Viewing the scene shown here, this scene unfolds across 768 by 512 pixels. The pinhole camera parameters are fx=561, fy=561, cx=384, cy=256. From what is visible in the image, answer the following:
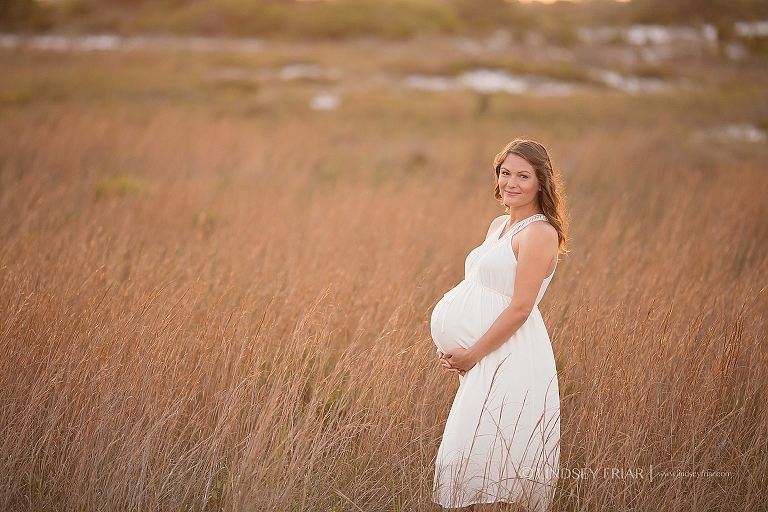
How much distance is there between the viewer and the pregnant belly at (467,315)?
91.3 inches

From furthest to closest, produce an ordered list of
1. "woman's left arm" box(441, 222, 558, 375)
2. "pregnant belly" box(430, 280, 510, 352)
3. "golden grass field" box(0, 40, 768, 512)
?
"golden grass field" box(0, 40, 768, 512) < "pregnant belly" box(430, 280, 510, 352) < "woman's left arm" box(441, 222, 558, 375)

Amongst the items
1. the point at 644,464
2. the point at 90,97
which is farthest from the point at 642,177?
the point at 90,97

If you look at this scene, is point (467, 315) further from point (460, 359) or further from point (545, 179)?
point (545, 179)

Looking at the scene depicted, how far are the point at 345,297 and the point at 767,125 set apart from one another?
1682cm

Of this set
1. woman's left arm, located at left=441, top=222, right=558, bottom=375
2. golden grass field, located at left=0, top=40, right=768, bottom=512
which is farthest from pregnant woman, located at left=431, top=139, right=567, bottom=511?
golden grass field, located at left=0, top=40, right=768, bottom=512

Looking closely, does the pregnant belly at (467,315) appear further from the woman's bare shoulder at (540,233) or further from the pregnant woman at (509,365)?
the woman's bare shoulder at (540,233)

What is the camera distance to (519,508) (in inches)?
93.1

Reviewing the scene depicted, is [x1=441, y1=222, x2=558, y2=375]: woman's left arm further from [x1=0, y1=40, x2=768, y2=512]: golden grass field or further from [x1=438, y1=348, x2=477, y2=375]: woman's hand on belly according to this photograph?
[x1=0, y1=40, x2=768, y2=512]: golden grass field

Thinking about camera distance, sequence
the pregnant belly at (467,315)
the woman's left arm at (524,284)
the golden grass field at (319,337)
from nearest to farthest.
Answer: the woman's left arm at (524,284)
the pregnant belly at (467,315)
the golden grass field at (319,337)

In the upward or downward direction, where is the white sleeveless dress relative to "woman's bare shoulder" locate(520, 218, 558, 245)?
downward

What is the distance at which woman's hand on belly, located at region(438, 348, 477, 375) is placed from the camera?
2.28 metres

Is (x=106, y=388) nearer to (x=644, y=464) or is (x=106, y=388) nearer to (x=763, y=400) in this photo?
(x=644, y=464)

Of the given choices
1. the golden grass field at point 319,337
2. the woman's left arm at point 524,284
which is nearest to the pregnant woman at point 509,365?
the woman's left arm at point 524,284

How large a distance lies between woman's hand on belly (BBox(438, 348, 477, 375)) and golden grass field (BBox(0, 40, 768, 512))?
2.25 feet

Stated exercise: Put the listing from its first line up to and including the line with "91.3 inches" into a Markdown table with the columns Row and Line, numbering each row and skipping blank lines. Leave the pictures out of the answer.

Worked answer:
| Row | Line |
|---|---|
| 1 | Viewing the scene shown here, this scene unfolds across 768 by 512 pixels. The pinhole camera parameters are fx=561, fy=561, cx=384, cy=256. From what is visible in the image, answer the following: |
| 2 | How much distance is there between the viewer and the pregnant belly at (467,315)? |
| 3 | 91.3 inches |